The state, ready to defend itself from the government, began making military preparations to resist federal enforcement. Meanwhile, Congress passed the Force Bill, which granted Jackson the ability to use whatever force necessary to enforce federal tariffs.

==The Tariff of 1833==
Shortly after the Force Bill was passed through Congress, Henry Clay and John C. Calhoun proposed The Tariff of 1833, also known as the Compromise Tariff, to resolve the Nullification Crisis. The bill was very similar to the Tariff of 1832, but with a few exceptions.
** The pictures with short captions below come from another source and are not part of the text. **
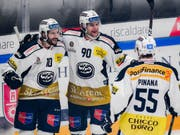 Jubel bei Ambri im Derby. Von links: Bryan Flynn, Jannik Fischer, Christian Pinana (Bild: KEYSTONE/Ti-Press/SAMUEL GOLAY)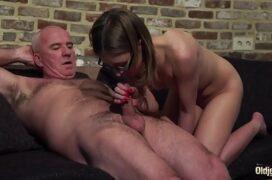 Video porno de incesto com velho tarado e menina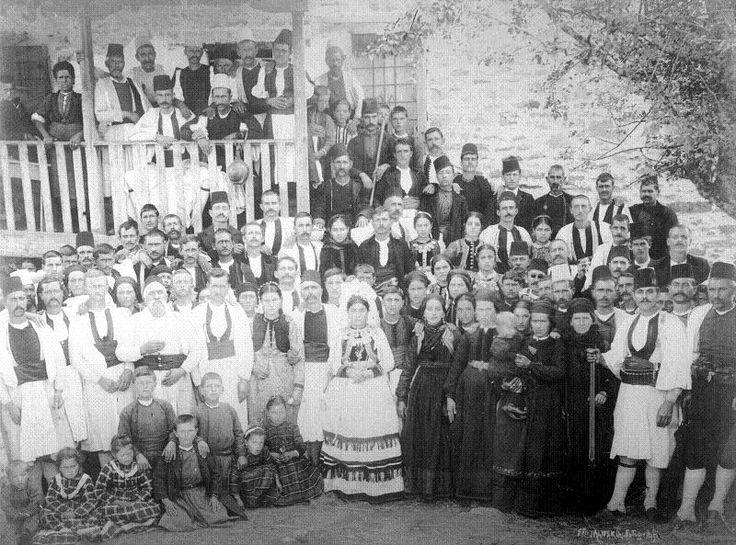 Σμίξη, Γρεβενών, γαμήλιος χορός. Αφοί Μανάκια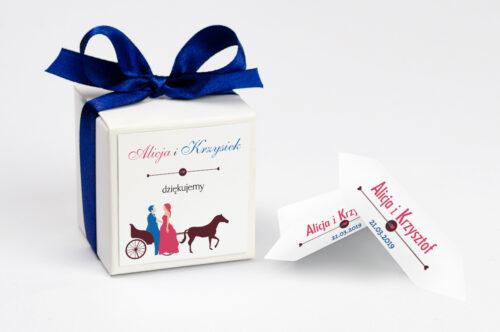 Ozdobne pudełeczko z personalizacją do zaproszenia Red & Blue we wzór powozu z parą młodą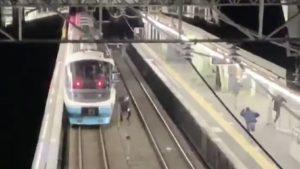 小田急RSEの深夜回送撮影のため線路に侵入した撮り鉄が鉄道営業法違反で送致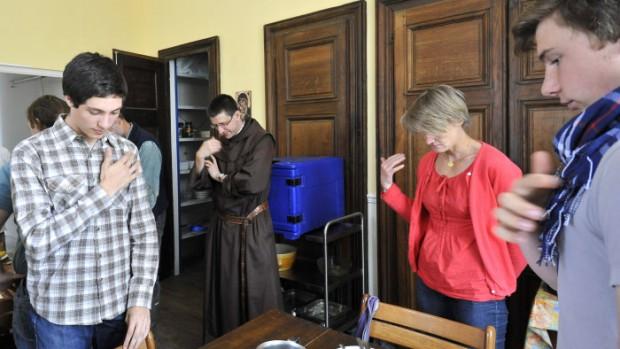 9 juin 2011 : Thibault (à g.) et Simon (à dr.), élèves de terminale S, venus réviser leur bac à l'Abbaye d'Ourscamp, prennent leur déjeuner dans le réfectoire des hôtes pendant les grâces de fin de repas. Ourscamp (60), France.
Most importantly, the Tariff of 1833 guaranteed that all tariff rates above 20% would be reduced by one tenth every two years with the final reductions back to 20% coming in 1842. This essentially forced import tariffs to gradually drop over the next decade, pleasing South Carolina and other Southern states that depended on cheap imports.

In addition, the Tariff of 1833 had some other notable impacts. First, it allowed many raw materials used by American industry to be admitted completely free of duty. In addition, it stated that all duties must be paid in cash, with no credit allowed the importing merchant. Some claimed that this was equivalent to an additional 5 percent on tariff rates.

Ultimately, South Carolina and the rest of the United States would accept the Tariff of 1833, and warfare between the South Carolina army and the Union was avoided. Both sides received some benefit from the deal. South Carolina now had a much more agreeable tariff and did not have to risk lives to protect its economy, and the United States government, through the Force Act, was given the power to use force to enforce tariffs.

Many believe that were it not for the Force Act, South Carolina may have continued its Nullification policies because the Force Act gave the United States government the ability to use military force to enforce tariffs and other economic policies, which posed a clear threat to South Carolina. Though the exact impact of the Force Act on South Carolina's decision to accept the Tariff of 1833 cannot be measured, undoubtedly, it made fighting for nullification a potentially devastating choice. Ultimately, the House passed the Tariff of 1833 by a vote of 119–85 and the Senate passed it by a vote of 29–16.

| House Vote on Tariff of 1833 | For | Against |
|---|---|---|
| New England (Massachusetts, Connecticut, Rhode Island, Vermont, New Hampshire, Maine) | 36 | 1 |
| Middle States (New York, New Jersey, Pennsylvania, Delaware) | 53 | 6 |
| West (Ohio, Indiana, Illinois, Missouri, Kentucky) | 22 | 5 |
| South (South Carolina, Mississippi, Louisiana, Georgia, Virginia, North Carolina, Tennessee, Alabama, Maryland) | 38 | 35 |
| Total | 149 | 47 |
| Free States | 102 | 8 |
| Slave States | 47 | 39 |

==Aftermath==
The Tariff of 1833 was ultimately abandoned in favor of the Black Tariff of 1842, and protectionism was reinstated. Average tariff rates nearly doubled from the initial 20% target for 1842 to about 40%, and the percentage of dutiable goods jumped from about 50% of all imports to over 85% of all imports. For some goods, such as those made with iron, the import tax constituted about two-thirds of the overall price of the goods. Unsurprisingly, the impact of the Black Tariff of 1842 was immediate; as the cost of imports jumped, a sharp decline in international trade occurred in 1843.